At its core, Delphi Animate Easing is essentially a collection of routines that compute intermediary values for animated properties over time according to different easing curves — things like BackEaseIn, BounceEaseOut, CubicEaseInOut and ElasticEaseIn, just to name a few of the 28 types it supports. “Easing” in animation terms means controlling how the motion transitions from start to end — for example, starting slow and ending fast, overshooting then returning, bouncing at the end, etc. Those curves make motion in UIs and games feel more natural than simple linear interpolation. (OnWorks.net)
The first thing I tried — and what didn’t work at all — was to just drop the source file into a modern Delphi project and hope the built‑in TFloatAnimation or threshold animation components would pick it up automatically. That was optimistic: modern Delphi’s animation framework (like FireMonkey’s TAnimation and its descendants) already has its own easing support and timeline engine, so there’s no magic binding. Instead, the easing calculator simply provides values you can feed into your own animation loops or timer callbacks. (OnWorks.net)

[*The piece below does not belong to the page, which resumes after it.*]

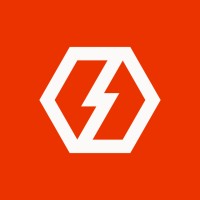 ConnectDER logo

So after that dead end, I took a step back and thought about what easing libraries actually do. In most animation systems — whether in Delphi, JavaScript, or native Windows — animation engines compute values over time using predefined mathematical curves. The Delphi community and third‑party vendors have long understood this, which is why you see packages like AnimationLab for complex timelines and keyframed interpolations, and easing utilities like this one to compute the actual curves. (Embarcadero GetIt)

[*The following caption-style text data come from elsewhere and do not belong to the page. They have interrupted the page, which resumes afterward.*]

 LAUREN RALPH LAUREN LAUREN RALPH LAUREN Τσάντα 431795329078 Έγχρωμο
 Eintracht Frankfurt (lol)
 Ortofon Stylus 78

What actually helped was writing a tiny wrapper around the Animate Easing routines so I could call them from a TTimer loop or a custom animation method in a FireMonkey app. Instead of relying on the built‑in animation components, I used a simple pattern:
procedure TForm.AnimateControl(Control: TControl);
var
t, b, c, d: Double;
begin
t := 0;
b := Control.Position.X;
c := TargetX - b;
d := DurationMilliseconds;
while t < d do
begin
Control.Position.X := EasingFunction(t, b, c, d);
Inc(t, TimerInterval);
TimerService.Wait(TimerInterval); // wait a little
end;
end;
There were two takeaways there:
- The easing library itself doesn’t do timing or frame scheduling — it only gives you the interpolated value for the current fraction of time. You still need a loop or a timer to apply those values over time.
- Using a utility like this gives you consistency and reusability: you choose the easing type in your code (
CubicEaseInOutvsBounceEaseOut), and the routine returns the right value every tick. (OnWorks.net)

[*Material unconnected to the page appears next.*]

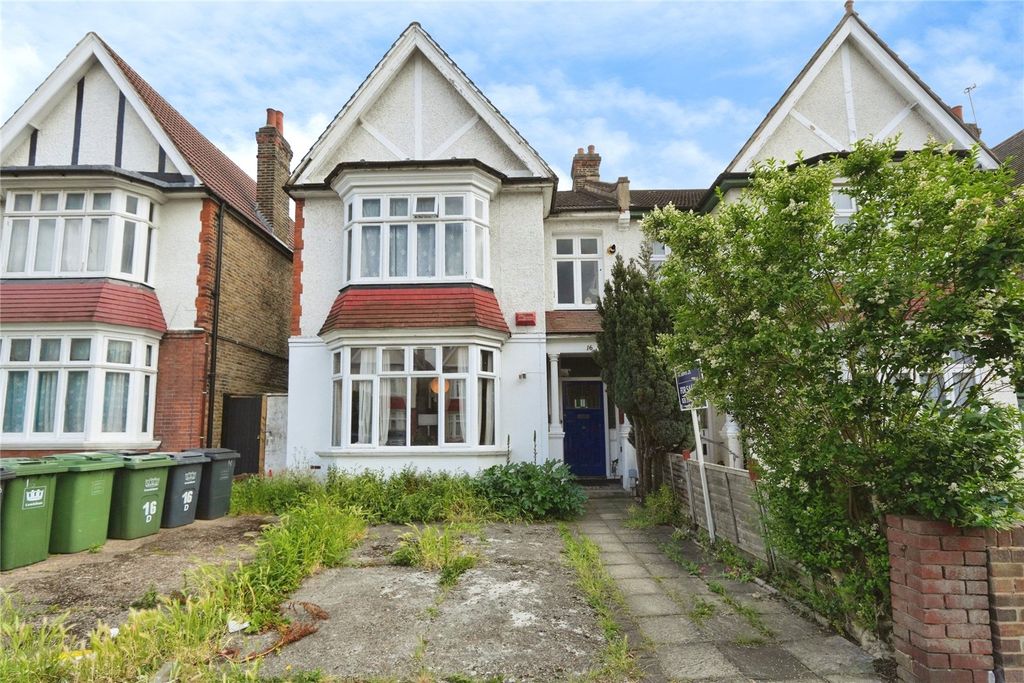 Property photo 1 of 7 Picture No. 60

If you’re building UIs with FireMonkey or VCL and need more than basic component animations, it’s also worth looking at more comprehensive animation suites — Delphi has several, from community libraries to commercial packs — but the easing calculator itself is perfect if you want fine‑grained control over exactly how your values change over time. For example, components like AnimationLab let you define complex timelines that drive values over time, and ease curves fit right into that workflow. (Embarcadero GetIt)
So here’s how I think about it now:
- What I tried first: assumed Animate Easing was a drop‑in “animation engine” — not true.
- What I understood: it’s a numeric easing value calculator, not a scheduler.
- What helped: wiring it into a timer/loop so each tick computes and applies the eased value over time.
A tiny checklist for the next time you use this kind of library in Delphi:
- Identify the easing curve you want (linear, elastic, bounce, etc.).
- Use a timer or loop to progress a “time” parameter from 0 to duration.
- Feed that to the easing function to get the current value.
- Apply that value to your control/property each tick.
Once you do that, you get smooth, natural motion instead of a bland linear change — whether it’s a sliding panel, a fade effect, or a custom motion path.
If you want, I can show a concise example for Delphi FMX or VCL with one of the easing functions wired up — just tell me which UI type you’re targeting.